“Old ideas can sometimes use new buildings. New ideas must use old buildings.” – Jane Jacobs, The Death and Life of Great American Cities, 1961.
I don't know how to describe the joy I felt when I found the entrance to 401 Richmond Building for the first time during my late afternoon walk in the Fashion district in Toronto.
With a very modest, hidden look of the entrance, 401 Richmond Building is definitely heaven for people with creative, artistic spirits. This building of 4 stories at the corner of Spadina and Richmond in the heart of the Fashion District is full of galleries, offices for small startups, studio space, and other creativity-inspiring nooks. Most importantly, it's open to the public. You can just walk in and explore the building and get the inspiration battery charged right away.
At the entrance, you can check the number of artists, designers, social innovators, and non-profit organizations at 401 Richmond
A renovated historical warehouse
According to their detailed history description on their webpage, this 200,000 square foot structure was originally the site of the Macdonald Manufacturing Company, widely known as the first and finest manufacturer of tin lithography in Canada. Opened in 1884, the factory served well for the company even during the stock market crash and following the depression years. Later in 1944, The Continental Can Company of Canada took over the company —a lot of cans were produced with the work of expert craftsmen at 401 Richmond!
Each floor has a different character, and you can find art pieces and small exhibitions on the corridors.
Shortly after the takeover though, there was a strike which eventually brought about the closure of the factory in 1967. The manufacturer moved to different locations in the suburbs, and up until 1994, the building was neglected. It was a hard time for the neighborhood itself, when most of the industry moved out to the suburbs and building vacancy increased.

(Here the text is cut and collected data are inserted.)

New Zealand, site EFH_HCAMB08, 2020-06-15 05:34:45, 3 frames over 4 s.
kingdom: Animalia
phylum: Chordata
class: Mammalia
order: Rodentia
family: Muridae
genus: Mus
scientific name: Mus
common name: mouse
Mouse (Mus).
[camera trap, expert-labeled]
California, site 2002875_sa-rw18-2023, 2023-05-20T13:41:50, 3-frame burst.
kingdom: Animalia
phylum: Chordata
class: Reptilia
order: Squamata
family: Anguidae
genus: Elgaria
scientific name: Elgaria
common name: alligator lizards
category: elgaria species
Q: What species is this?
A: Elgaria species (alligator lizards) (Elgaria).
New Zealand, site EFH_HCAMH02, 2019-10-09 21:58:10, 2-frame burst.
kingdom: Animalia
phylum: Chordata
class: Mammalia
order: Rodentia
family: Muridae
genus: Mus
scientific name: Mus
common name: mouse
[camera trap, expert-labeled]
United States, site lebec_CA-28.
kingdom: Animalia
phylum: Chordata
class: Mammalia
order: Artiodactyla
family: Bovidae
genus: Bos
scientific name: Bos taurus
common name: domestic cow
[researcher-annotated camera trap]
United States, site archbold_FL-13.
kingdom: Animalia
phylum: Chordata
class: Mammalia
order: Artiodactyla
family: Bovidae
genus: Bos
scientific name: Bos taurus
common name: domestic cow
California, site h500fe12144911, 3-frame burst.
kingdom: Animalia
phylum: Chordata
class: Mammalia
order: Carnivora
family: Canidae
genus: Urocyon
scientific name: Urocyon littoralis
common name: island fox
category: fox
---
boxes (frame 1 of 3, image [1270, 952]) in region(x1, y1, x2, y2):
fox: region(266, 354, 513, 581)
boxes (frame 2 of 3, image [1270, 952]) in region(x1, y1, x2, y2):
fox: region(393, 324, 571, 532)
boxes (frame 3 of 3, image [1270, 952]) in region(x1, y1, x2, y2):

There is a beautiful courtyard in the middle, and rooftop terrace on top. Thier gardens is an oasis.
And of course, the spirits of Jane Jacobs is here.
Then what happened? A gamechanger was Margie Zeidler — who studied architecture at the University of Toronto and was influenced by our hero Jane Jacobs, an extraordinary urban thinker and visionary, during her student years. Thanks to Zeidler and people who shared the vision with her, 401 Richmond was purchased and saved from demolition.
One of the major obstacles for renovating old buildings is zoning. However, by 1996, parts of the prohibitive zoning restrictions were lifted, which permits some new developments and investments to happen in the area. They then gradually moved their way towards the current shape of 401 Richmond, inviting small organizations and companies with a focus on arts, culture, social innovations, and other creative initiatives. The tenants are carefully curated to create vibrant, diverse environment that fosters both business and creativity.
When you walk around 401 Richmond of today, you can feel the spirit of Jane Jacobs everywhere, in every detail. She fought for the need for diversity within a community, and places for people. What would Jane Jacobs do? is still accurate, and even urgent question to ask in our time today.